An inexplicable stall sounds a lot like a memory consumption issue to me. Once again, I really need a reprex.

Also, like I said in https://github.com/wlandau/targets/issues/169#issuecomment-697042322, more workers do not always help. You might not actually be using them all. The master process has a lot of work to do, especially if you task it with the data management (default), and it may not be able to keep up. Please keep eye on those clustermq occupancy messages and consider batching. One minute per branch is actually quite fast, and you may be creating overhead, which in turn means the idle workers need to stay up longer. In fact, my company's sys admins recently told us to keep it to 100 workers or fewer.

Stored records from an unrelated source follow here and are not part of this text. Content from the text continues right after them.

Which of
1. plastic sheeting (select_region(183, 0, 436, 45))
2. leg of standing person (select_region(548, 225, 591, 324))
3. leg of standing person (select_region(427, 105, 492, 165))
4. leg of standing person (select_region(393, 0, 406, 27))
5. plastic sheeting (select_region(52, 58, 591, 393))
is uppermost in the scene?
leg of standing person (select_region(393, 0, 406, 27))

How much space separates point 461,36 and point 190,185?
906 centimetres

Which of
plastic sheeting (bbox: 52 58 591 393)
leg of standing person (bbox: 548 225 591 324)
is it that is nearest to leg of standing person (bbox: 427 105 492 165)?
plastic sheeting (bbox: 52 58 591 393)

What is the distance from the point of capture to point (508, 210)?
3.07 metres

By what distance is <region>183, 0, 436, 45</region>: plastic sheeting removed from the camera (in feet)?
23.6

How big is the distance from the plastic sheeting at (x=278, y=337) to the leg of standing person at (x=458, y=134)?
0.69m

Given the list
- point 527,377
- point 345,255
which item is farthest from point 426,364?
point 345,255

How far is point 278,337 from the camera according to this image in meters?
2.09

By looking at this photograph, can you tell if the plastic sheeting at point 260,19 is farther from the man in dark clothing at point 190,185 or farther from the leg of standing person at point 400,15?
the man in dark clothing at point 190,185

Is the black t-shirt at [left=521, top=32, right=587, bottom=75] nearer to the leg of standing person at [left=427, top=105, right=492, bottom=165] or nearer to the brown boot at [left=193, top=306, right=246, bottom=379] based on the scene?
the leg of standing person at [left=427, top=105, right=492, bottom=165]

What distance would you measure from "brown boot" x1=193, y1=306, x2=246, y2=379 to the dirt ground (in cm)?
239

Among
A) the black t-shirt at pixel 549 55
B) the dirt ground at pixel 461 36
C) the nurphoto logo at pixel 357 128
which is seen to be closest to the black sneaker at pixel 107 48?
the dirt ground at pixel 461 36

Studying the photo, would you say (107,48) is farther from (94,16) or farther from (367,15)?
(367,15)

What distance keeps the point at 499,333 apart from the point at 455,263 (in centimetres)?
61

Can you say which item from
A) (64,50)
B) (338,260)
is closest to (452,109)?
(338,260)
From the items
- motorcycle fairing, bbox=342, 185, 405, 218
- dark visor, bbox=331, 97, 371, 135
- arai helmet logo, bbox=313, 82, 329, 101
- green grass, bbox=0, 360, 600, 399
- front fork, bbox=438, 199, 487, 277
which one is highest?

Now for some guesswork about that stall: tar_option_set(storage = "remote", retrieval = "remote") might help (equivalent to drake::make(caching = "worker")). But keep in mind that if you do that, each worker is going to have to load the entire upstream dataset to get the slice it needs. Local branching early on could potentially address this by breaking up the data into dedicated branch targets first. Sketch:

# _targets.R
# ...
tar_option_set(storage = "remote", retrieval = "remote")
tar_pipeline(
  tar_target(
    data,
    big_data(300, 4e5),
    iteration = "group",
    deployment = "local"
  ),
  tar_target(slice, data, pattern = map(data), deployment = "local"),
  tar_target(analysis, run_analysis(slice), pattern = map(slice))
)
wlandau commented 4 years ago

I did try the following pipeline on 200 workers on SGE, and it completed just fine.

options(
  tidyverse.quiet = TRUE,
  clustermq.scheduler = "sge",
  clustermq.template = "sge.tmpl"
)
library(targets)
library(tidyverse)
tar_option_set(format = "fst_tbl")

big_data <- function(groups = 10, reps = 100) {
  expand_grid(
    tar_group = seq_len(groups),
    rep = seq_len(reps)
  ) %>%
    mutate(value = rnorm(n()))
}

mean_data <- function(data) {
  # This sleep line just makes sure the whole array job dequeues before all the targets complete.
  # The pipeline runs fine for me with or without sleeping.
  Sys.sleep(360)
  data %>%
    summarize(group = tar_group[1], mean = mean(value))
}

tar_pipeline(
  tar_target(
    data,
    big_data(300, 1e5),
    iteration = "group",
    deployment = "local"
  ),
  tar_target(slice, data, pattern = map(data), deployment = "local"),
  tar_target(mean, mean_data(slice), pattern = map(slice))
)
wlandau commented 4 years ago

Here's another discussion of batching: https://wlandau.github.io/targets-manual/dynamic.html#batching

kendonB commented 4 years ago

I did try the following pipeline on 200 workers on SGE, and it completed just fine.

options(
  tidyverse.quiet = TRUE,
  clustermq.scheduler = "sge",
  clustermq.template = "sge.tmpl"
)
library(targets)
library(tidyverse)
tar_option_set(format = "fst_tbl")

big_data <- function(groups = 10, reps = 100) {
  expand_grid(
    tar_group = seq_len(groups),
    rep = seq_len(reps)
  ) %>%
    mutate(value = rnorm(n()))
}

mean_data <- function(data) {
  # This sleep line just makes sure the whole array job dequeues before all the targets complete.
  # The pipeline runs fine for me with or without sleeping.
  Sys.sleep(360)
  data %>%
    summarize(group = tar_group[1], mean = mean(value))
}

tar_pipeline(
  tar_target(
    data,
    big_data(300, 1e5),
    iteration = "group",
    deployment = "local"
  ),
  tar_target(slice, data, pattern = map(data), deployment = "local"),
  tar_target(mean, mean_data(slice), pattern = map(slice))
)

Did you find that all the workers ended up doing something here? You could monitor using reporter = "summary"?

wlandau commented 4 years ago

The workers in the array job on my cluster queue slowly, and I observed that new targets deployed pretty much as fast as new SGE workers initialized. So it looks like all the workers ended up doing something.